• Short task:
Format the data from its start through the line containing "144L160 154H202V149H208V123L192 117V112L165" as a Markdown table with the columns Row and Text. Give each line its row number, and leave out blank lines.

--- Listing ---

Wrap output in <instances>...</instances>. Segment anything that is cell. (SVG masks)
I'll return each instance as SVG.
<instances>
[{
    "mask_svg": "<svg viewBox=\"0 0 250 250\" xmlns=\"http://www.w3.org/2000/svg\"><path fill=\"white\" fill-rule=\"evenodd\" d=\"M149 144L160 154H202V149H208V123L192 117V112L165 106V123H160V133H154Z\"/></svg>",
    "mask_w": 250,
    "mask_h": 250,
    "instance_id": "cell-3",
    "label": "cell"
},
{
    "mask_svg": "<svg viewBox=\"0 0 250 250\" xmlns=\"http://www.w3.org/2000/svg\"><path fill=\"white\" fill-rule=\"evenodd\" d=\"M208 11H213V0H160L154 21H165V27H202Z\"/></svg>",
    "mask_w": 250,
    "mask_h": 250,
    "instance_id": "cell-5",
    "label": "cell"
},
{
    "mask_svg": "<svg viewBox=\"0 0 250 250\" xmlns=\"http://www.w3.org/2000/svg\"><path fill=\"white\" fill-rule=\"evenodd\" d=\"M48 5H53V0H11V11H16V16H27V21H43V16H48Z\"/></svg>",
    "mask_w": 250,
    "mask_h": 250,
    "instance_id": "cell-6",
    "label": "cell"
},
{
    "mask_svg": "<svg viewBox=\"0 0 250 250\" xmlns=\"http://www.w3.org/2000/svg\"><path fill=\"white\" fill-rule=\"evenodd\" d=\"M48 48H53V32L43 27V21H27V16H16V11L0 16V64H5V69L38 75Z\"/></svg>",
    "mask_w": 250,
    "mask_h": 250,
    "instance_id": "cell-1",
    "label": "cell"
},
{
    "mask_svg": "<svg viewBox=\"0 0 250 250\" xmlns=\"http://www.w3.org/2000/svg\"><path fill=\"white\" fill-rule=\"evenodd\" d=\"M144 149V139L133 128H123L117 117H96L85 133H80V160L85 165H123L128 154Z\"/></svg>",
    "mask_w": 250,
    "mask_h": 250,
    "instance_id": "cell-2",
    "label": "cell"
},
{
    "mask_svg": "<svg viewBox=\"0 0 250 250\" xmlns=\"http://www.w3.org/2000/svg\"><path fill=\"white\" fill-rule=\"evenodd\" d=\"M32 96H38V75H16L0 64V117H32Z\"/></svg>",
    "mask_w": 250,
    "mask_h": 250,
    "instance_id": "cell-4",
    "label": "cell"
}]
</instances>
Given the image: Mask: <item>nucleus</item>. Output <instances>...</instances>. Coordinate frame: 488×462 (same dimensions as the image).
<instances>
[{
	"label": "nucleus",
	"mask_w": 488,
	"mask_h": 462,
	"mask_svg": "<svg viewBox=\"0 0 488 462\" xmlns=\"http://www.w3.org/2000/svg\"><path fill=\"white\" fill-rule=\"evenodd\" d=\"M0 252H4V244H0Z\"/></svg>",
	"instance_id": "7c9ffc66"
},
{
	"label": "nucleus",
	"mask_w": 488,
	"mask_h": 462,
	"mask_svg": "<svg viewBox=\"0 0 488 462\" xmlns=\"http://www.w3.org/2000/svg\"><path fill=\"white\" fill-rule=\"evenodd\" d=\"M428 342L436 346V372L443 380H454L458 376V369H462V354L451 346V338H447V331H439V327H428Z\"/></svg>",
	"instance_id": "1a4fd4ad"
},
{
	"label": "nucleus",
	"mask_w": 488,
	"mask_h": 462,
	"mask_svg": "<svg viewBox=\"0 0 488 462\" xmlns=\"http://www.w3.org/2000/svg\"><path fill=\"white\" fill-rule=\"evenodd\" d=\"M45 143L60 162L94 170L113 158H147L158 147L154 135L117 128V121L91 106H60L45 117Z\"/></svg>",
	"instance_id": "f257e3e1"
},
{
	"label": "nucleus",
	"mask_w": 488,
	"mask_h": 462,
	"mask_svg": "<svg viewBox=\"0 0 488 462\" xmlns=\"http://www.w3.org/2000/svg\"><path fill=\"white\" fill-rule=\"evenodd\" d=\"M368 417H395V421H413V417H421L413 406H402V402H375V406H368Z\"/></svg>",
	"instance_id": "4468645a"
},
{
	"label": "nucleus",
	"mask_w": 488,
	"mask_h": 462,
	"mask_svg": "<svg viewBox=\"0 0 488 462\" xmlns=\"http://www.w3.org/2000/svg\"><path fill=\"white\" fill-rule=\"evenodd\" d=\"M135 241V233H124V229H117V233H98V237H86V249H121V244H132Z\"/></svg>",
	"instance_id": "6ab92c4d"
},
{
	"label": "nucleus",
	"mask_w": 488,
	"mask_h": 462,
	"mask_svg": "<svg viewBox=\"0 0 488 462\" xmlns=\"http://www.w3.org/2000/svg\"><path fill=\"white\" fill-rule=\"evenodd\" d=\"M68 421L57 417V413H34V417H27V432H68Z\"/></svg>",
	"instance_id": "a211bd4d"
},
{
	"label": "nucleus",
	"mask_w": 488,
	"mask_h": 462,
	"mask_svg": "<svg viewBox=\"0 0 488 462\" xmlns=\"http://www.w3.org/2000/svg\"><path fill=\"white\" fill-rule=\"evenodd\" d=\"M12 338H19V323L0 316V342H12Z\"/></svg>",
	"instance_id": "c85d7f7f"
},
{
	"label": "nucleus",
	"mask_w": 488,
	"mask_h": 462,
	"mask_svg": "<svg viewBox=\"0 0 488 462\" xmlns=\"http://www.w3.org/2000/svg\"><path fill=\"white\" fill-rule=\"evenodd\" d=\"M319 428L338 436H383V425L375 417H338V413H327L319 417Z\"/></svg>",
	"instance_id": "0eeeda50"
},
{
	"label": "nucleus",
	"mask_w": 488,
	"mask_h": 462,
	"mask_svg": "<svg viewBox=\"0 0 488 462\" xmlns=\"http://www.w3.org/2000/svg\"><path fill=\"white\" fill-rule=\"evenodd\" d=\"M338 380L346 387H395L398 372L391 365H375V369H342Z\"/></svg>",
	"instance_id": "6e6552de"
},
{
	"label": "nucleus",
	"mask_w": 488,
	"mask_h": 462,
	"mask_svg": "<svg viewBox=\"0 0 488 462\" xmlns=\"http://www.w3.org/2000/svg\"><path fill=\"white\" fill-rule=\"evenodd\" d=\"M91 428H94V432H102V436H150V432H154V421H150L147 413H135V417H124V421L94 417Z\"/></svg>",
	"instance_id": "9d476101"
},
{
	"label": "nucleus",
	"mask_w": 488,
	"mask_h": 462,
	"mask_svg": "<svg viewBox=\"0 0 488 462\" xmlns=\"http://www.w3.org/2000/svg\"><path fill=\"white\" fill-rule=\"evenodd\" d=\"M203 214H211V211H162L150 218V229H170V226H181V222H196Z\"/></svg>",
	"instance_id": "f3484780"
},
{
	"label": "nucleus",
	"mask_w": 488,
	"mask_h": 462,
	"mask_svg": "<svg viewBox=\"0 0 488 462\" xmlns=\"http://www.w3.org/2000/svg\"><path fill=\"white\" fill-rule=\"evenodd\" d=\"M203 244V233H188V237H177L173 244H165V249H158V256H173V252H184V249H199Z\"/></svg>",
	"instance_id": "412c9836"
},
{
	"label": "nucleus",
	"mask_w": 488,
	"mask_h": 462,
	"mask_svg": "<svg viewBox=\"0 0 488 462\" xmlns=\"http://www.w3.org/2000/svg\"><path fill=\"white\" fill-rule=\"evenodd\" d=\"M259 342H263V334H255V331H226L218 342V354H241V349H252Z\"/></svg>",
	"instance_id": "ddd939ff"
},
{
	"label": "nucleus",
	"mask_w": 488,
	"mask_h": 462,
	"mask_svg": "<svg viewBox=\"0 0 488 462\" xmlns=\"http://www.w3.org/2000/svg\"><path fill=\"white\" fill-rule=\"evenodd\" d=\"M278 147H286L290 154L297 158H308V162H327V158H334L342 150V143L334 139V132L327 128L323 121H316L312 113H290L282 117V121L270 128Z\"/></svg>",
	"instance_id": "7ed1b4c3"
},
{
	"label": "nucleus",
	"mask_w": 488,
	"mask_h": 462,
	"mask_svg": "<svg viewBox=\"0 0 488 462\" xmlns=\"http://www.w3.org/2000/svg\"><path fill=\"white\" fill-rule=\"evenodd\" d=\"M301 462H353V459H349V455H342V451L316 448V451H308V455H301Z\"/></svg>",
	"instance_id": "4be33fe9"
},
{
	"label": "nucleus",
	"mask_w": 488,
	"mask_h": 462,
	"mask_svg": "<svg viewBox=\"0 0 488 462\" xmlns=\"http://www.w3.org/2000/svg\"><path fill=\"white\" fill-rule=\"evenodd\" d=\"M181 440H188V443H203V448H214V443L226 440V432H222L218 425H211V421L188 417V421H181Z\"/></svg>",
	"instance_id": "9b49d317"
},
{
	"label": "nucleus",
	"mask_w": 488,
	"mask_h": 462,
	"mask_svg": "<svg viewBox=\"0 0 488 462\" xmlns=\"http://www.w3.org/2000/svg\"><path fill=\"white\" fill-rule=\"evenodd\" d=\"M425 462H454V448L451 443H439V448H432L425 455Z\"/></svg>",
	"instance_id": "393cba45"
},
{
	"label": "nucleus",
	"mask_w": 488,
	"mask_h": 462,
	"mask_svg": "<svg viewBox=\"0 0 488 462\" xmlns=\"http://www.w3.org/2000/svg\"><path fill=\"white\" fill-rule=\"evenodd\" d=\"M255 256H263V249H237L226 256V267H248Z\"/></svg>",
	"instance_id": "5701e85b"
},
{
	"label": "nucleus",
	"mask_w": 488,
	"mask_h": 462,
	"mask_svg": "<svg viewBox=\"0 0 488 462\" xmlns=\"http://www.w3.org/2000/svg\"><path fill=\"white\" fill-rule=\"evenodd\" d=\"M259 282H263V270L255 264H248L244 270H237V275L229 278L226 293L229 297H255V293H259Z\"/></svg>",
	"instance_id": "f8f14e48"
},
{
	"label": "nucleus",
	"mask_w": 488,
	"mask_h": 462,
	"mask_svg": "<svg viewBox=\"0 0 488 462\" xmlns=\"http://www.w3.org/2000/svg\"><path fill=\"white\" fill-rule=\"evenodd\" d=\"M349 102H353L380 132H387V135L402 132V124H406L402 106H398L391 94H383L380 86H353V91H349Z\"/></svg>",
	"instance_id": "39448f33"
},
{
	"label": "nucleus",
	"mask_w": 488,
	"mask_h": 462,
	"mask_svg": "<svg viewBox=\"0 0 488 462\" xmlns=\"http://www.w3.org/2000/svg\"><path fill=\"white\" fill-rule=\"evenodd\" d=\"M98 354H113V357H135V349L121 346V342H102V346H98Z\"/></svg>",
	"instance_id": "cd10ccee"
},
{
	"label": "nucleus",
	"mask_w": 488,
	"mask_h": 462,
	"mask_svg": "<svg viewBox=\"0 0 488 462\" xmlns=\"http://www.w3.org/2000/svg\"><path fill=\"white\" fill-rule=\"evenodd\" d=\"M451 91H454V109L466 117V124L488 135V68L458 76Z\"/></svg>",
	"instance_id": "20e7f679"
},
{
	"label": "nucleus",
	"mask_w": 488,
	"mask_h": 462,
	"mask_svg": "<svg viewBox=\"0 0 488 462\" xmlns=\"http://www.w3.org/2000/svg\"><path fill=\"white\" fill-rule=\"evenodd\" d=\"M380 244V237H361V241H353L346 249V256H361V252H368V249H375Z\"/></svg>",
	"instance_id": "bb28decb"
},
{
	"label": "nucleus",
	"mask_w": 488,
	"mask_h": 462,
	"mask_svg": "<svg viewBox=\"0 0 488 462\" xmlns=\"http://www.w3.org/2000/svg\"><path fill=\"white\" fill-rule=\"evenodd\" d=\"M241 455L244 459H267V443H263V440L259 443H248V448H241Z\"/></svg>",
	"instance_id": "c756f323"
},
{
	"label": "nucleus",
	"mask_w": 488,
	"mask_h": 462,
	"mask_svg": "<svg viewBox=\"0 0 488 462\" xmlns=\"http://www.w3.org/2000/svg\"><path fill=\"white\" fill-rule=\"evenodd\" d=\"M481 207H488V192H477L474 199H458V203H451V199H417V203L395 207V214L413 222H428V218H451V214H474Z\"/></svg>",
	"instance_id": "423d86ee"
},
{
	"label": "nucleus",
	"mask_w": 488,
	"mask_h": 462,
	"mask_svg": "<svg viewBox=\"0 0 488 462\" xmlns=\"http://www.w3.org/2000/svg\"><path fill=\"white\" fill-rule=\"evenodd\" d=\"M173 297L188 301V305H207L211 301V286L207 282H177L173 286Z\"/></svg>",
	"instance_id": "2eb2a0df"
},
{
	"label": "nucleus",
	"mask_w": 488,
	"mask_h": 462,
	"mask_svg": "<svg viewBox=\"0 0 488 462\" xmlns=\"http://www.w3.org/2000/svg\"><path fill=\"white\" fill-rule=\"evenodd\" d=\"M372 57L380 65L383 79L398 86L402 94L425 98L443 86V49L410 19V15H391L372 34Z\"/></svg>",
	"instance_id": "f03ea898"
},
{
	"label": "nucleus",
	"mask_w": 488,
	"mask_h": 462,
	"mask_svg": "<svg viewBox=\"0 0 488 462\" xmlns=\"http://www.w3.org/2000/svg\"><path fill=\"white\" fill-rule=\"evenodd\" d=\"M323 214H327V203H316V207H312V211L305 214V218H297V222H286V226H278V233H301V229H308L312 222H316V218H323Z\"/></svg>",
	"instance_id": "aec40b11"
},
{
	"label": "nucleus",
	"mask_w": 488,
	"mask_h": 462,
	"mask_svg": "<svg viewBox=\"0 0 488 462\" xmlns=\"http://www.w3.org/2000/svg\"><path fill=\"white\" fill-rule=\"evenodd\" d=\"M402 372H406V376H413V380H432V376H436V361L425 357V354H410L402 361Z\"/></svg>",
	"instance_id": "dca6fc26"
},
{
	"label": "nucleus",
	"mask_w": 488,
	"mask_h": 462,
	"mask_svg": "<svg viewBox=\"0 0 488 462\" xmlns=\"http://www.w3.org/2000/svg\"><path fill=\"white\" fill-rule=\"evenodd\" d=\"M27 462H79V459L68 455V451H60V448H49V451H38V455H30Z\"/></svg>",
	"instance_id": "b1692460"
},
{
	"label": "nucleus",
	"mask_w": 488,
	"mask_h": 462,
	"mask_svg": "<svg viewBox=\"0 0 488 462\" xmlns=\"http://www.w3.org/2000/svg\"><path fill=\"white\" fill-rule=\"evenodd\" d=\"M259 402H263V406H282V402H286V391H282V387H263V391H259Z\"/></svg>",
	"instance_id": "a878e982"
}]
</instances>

---

• Expected output:
| Row | Text |
|---|---|
| 1 | Wrap output in <instances>...</instances>. Segment anything that is cell. (SVG masks) |
| 2 | I'll return each instance as SVG. |
| 3 | <instances> |
| 4 | [{ |
| 5 |     "mask_svg": "<svg viewBox=\"0 0 250 250\" xmlns=\"http://www.w3.org/2000/svg\"><path fill=\"white\" fill-rule=\"evenodd\" d=\"M149 144L160 154H202V149H208V123L192 117V112L165 106V123H160V133H154Z\"/></svg>", |